Lysholm-screeningsraster

Het Lysholm-screeningrooster is een apparaat dat in de jaren 1910 werd uitgevonden door de Zweedse radioloog Gottfried Lysholm. Het is een gaas met parallelle sleuven van een bepaalde breedte, dat wordt gebruikt om deeltjes van bepaalde afmetingen uit het mengsel te scheiden.

Het werkingsprincipe is gebaseerd op het feit dat deeltjes kleiner dan de breedte van de sleuven door het rooster gaan, terwijl grotere deeltjes op het oppervlak worden vastgehouden. Op deze manier kunnen mengsels van poeders of suspensies in fracties worden gescheiden.

De uitvinding van Lysholm heeft brede toepassing gevonden in verschillende gebieden van de industrie en de wetenschap - van de scheiding van ertsen en gebroken materialen tot de isolatie van cellen en microdeeltjes in de biologie en de geneeskunde. Lysholm-screeningsroosters blijven tot op de dag van vandaag een van de belangrijkste en effectieve methoden voor het fractioneren van verspreide systemen.



In de geneeskunde zijn er verschillende methoden voor het diagnosticeren en behandelen van verschillende ziekten, waaronder visuele en fluorscopische diagnose, evenals laboratoriumtests. Een van de belangrijkste componenten van medische diagnostiek is visuele diagnostiek, waarmee de arts de aard en omvang van pathologieën kan bepalen, schade aan weefsels en organen kan beoordelen, vochtophopingen kan detecteren, de kenmerken van de bloedstroom kan bestuderen en nog veel meer. Een van de belangrijke hulpmiddelen in de visuele diagnostiek is het screeningsrooster van de Engelse radioloog George James Liscolm.

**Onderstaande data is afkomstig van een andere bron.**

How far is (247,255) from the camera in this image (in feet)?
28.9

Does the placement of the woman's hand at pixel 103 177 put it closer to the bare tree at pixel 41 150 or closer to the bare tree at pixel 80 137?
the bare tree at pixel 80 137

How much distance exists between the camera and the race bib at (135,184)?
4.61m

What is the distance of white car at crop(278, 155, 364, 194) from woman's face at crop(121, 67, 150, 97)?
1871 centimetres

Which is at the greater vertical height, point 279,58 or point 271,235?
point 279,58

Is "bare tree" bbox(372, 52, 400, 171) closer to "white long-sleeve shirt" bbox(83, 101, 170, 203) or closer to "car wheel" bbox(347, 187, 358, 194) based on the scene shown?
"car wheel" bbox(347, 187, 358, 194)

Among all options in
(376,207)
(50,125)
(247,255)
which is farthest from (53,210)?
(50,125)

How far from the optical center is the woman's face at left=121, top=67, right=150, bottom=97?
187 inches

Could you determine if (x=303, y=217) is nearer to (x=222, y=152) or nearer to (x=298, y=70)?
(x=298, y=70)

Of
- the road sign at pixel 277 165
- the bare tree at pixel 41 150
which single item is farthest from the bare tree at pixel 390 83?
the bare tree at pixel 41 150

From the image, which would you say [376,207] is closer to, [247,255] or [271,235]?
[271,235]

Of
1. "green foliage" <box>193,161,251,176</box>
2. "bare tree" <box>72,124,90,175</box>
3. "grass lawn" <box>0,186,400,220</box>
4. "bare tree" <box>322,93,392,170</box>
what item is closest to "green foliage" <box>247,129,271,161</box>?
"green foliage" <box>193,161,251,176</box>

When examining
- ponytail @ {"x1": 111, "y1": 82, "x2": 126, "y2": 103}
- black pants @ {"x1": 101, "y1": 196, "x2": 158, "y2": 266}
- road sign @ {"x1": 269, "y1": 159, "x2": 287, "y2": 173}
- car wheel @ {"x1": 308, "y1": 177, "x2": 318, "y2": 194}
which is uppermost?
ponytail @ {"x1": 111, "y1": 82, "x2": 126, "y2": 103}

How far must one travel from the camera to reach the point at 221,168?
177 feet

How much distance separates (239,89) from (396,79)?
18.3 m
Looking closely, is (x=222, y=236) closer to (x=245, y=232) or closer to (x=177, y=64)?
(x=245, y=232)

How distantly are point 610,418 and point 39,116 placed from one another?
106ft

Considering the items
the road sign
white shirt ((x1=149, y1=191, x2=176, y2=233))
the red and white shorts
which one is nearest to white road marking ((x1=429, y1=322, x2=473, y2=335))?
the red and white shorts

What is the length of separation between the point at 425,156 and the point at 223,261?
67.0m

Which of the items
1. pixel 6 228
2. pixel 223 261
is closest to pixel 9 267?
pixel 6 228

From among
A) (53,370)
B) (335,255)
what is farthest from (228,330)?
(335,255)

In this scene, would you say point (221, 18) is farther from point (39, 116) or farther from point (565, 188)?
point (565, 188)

E. Liscolm werd in 1871 in Londen geboren. Hij studeerde af aan de medische faculteit van de Universiteit van Londen en begon zijn carrière in het St Mary's Hospital in Londen, waar hij werkte als radioloog. In 1935 verhuisde hij naar Noorwegen, waar hij in verschillende ziekenhuizen bleef werken. In het begin van zijn carrière ontwikkelde Lisolka methoden voor het in beeld brengen en classificeren van botafwijkingen, en later bleef hij werken aan nieuwe methoden op het gebied van therapeutische radiologie en medische beeldvorming.

In 1923 ontwikkelde Lysolm de oorspronkelijke technologie voor het produceren van röntgenbeelden met behulp van röntgenstralen, bekend als röntgentechnologie. Deze technologie maakte het mogelijk om duidelijke en gedetailleerde foto's van botten en zachte weefsels te verkrijgen, wat de diagnose van botten, gewrichten en spierstelsels enorm vergemakkelijkte. In tegenstelling tot eerdere technologieën leverde deze technologie realistischere beelden op van de onderzochte objecten, waardoor de interpretatie van gegevens werd vergemakkelijkt en de observatietijd werd verkort. De resultaten van Lisolms onderzoek hielpen bij het verbeteren van methoden voor het diagnosticeren van botweefsel in de medische praktijk, wat op zijn beurt leidde tot het actualiseren en verduidelijken van de kennis over botten en hun ziekten.